TASK DIRECTIONS: Copy out the text on the GDS workflow below word for word, from its title to its last line.

[begin READING TEXT]

The GDS Workflow

The Three-Step Workflow

Every GDS analysis follows the same basic pattern: Project → Run → Write

Diagram showing the three-step workflow

This workflow separates your source data from analysis, enabling fast, iterative experimentation on an in-memory projection of your graph without modifying your original graph.

You can choose to run an algorithm and write its results in a single operation instead of two. Or, you can chain multiple algorithm results to feed a final algorithm before writing back to the graph.

What You’ll Learn

By the end of this lesson, you’ll be able to:

  • Apply the Project → Run → Write workflow to any GDS analysis

  • Create graph projections using Cypher projection syntax

  • Run algorithms in different execution modes (stats, stream, mutate, write)

  • Manage in-memory projections by listing and dropping graphs

Why This Workflow?

  • Speed: In-memory projections are faster than querying the database directly.

  • Safety: Your source graph remains unchanged until you explicitly write results back.

[end READING TEXT]
[begin INFORMATION PROVIDED]

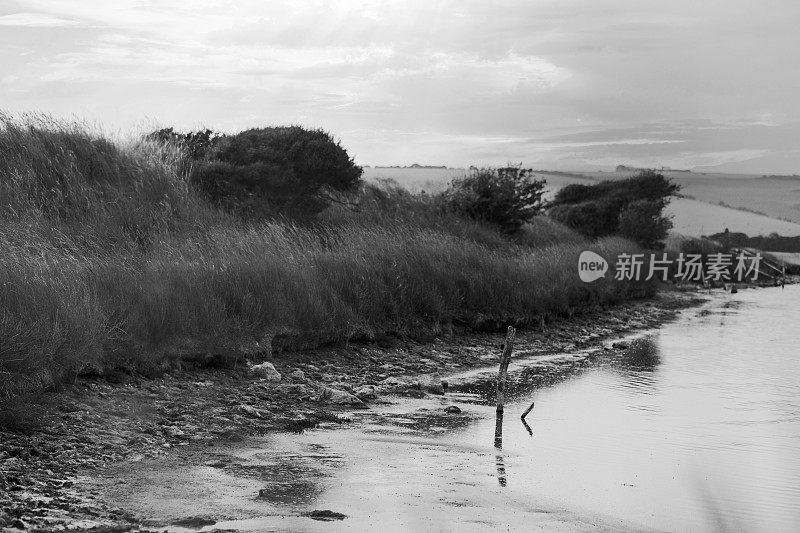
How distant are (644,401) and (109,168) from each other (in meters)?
11.7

[end INFORMATION PROVIDED]

SOLVED EXERCISE:
The GDS Workflow

The Three-Step Workflow

Every GDS analysis follows the same basic pattern: Project → Run → Write

Diagram showing the three-step workflow

This workflow separates your source data from analysis, enabling fast, iterative experimentation on an in-memory projection of your graph without modifying your original graph.

You can choose to run an algorithm and write its results in a single operation instead of two. Or, you can chain multiple algorithm results to feed a final algorithm before writing back to the graph.

What You’ll Learn

By the end of this lesson, you’ll be able to:

  • Apply the Project → Run → Write workflow to any GDS analysis

  • Create graph projections using Cypher projection syntax

  • Run algorithms in different execution modes (stats, stream, mutate, write)

  • Manage in-memory projections by listing and dropping graphs

Why This Workflow?

  • Speed: In-memory projections are faster than querying the database directly.

  • Safety: Your source graph remains unchanged until you explicitly write results back.